### PAGE TEXT
□ □ □ □
Cohort infrastructure: needs and gaps

The UK Biobank study as well as several large international initiatives like ENGAGE [36], GIANT [37] and CHARGE [38] have led the way on developing or integrating large population cohorts with extensive lifestyle, genomic and metabolomics characterization, and making materials and data available to the broad scientific community. While the large national biobank are exemplary in their efforts, on their own they will not be sufficient for the broad European public health and research community. As demonstrated above, the UK is but one aspect of the European public health experience, and even a cohort of 500,000 will have limitations with respect to study size. Initiatives like EPIC have significant strengths in this regard, covering many countries in Europe and with sometimes very long follow-up and often extensive genomic and more recently metabolomic characterization. Other large new national cohorts are under recruitment, and will complement the established initiatives (Fig. 2). In order to initiate discussion regarding how population cohorts across Europe can work together, leaders of these cohorts have joined together to initiate an informal ‘European cohort consortium’ (ECC). This partnership includes 40 cohorts ranging in size from 10,000 up to 520,000 individuals and with a total potential sample size of over 2.5 million individuals.
□ □ □ □
Stored data entries:
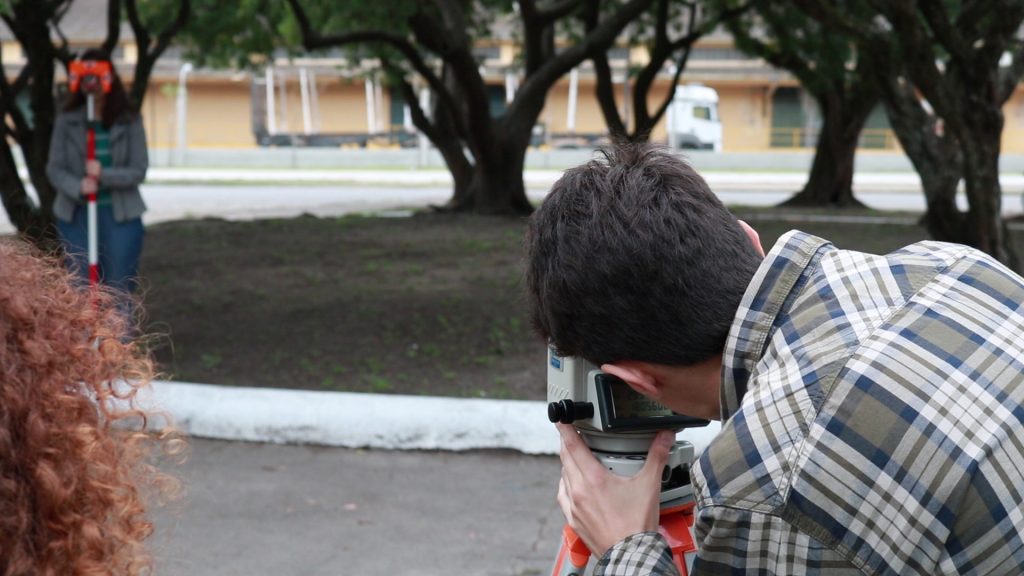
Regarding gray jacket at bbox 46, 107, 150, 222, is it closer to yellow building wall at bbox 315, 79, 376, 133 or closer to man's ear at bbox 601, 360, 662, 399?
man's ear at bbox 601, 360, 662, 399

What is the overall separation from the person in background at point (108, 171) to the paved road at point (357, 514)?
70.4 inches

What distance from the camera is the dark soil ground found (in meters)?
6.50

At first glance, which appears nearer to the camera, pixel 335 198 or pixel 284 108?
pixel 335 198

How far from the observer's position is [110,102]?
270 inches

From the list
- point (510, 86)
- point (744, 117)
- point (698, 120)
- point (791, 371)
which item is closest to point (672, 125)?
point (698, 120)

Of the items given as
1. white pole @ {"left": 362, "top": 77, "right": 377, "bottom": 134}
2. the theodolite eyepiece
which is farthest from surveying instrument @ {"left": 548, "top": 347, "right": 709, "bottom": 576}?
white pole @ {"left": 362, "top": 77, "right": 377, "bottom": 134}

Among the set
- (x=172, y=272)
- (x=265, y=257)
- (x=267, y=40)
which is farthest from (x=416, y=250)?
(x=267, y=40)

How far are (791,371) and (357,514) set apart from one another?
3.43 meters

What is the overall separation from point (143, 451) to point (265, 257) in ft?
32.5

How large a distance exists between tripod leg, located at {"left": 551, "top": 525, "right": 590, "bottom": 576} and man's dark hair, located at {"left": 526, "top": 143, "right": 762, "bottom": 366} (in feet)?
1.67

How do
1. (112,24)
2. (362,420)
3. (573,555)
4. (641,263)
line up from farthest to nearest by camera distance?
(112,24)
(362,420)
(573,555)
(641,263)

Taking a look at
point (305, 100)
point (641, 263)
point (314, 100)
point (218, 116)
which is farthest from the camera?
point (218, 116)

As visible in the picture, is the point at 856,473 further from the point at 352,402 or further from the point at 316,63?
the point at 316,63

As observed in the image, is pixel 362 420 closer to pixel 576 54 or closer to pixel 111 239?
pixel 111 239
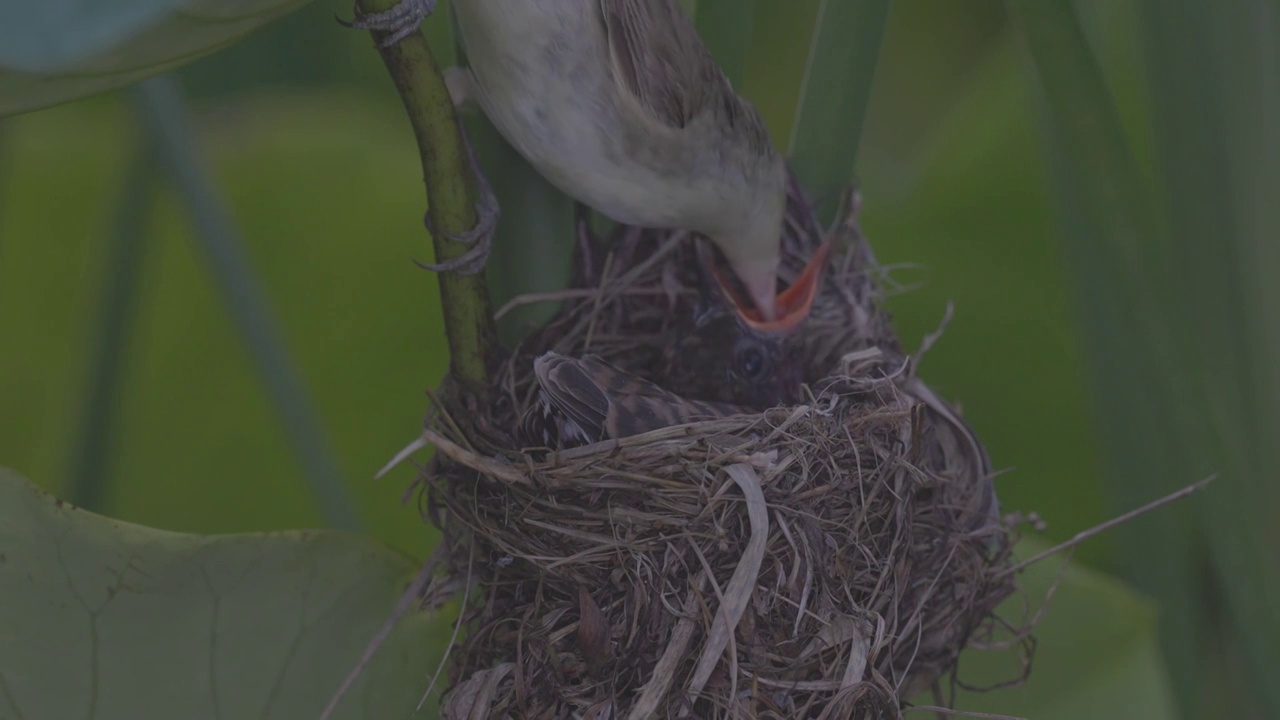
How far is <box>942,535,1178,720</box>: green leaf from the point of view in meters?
□ □ □ □
### DIRECTIONS
• 1. According to the passage on cohort infrastructure, how many cohorts does the informal European cohort consortium include?
• 2. Proceed with the passage on cohort infrastructure, picking up right after its final sentence.

### RESPONSES FOR EACH TASK
• 1. 40 cohorts.

• 2.
If Europe is to retain a leadership position in population based health research, as well as continue to provide evidence for improving public health, then several key actions need to be undertaken. First of all, mechanisms need to be established that allow studies to be conducted across these cohorts. These include efforts to ensure access to outside investigators, as well as initiatives to harmonize lifestyle and exposure data, as well as outcome measures for morbidity and mortality. These cohorts need to be viewed as an essential European research resource, contributing to the research facilities under construction in the BBMRI-ERIC infrastructure, including coordinated ELSI (Ethical, Legal and Social Implications) and IT platforms, a common sample and metadata catalogue and standardized quality assessment and control. The true value of these cohorts will only come through extensive genetic and phenotypic characterization. Assays for broad panels of genetic, phenotypic and infectious markers are becoming cheaper, especially when done on a large series. Further, one needs to recognize that large parts of Europe do not have large established population cohorts, in particular in central and Eastern Europe, and efforts need to be made to fill this gap.

Finally, we appreciate that such a bold initiative will only go ahead if there is political will to support it. The management and development of large cohorts require considerable resources, with both EPIC and UK Biobank costing in the region of 100 million euros to establish. While modest national investments have been possible in the establishment of national BBMRI nodes and the national contributions to BBMRI-ERIC, none of this reflects the actual foundation cost of each nation’s biobanks proper, let alone the essential investments needed for maintenance and innovations. The US national cohort has been allocated $130 million for the current budget year alone. Europe is in the envious position where many of the cohorts are already in place, and what is required is a structure to bring them together. Given the scientific potential of such a large European cohort initiative, as well as the importance of informing public health policy across the continent, a more relevant question may be whether we can afford not to build it.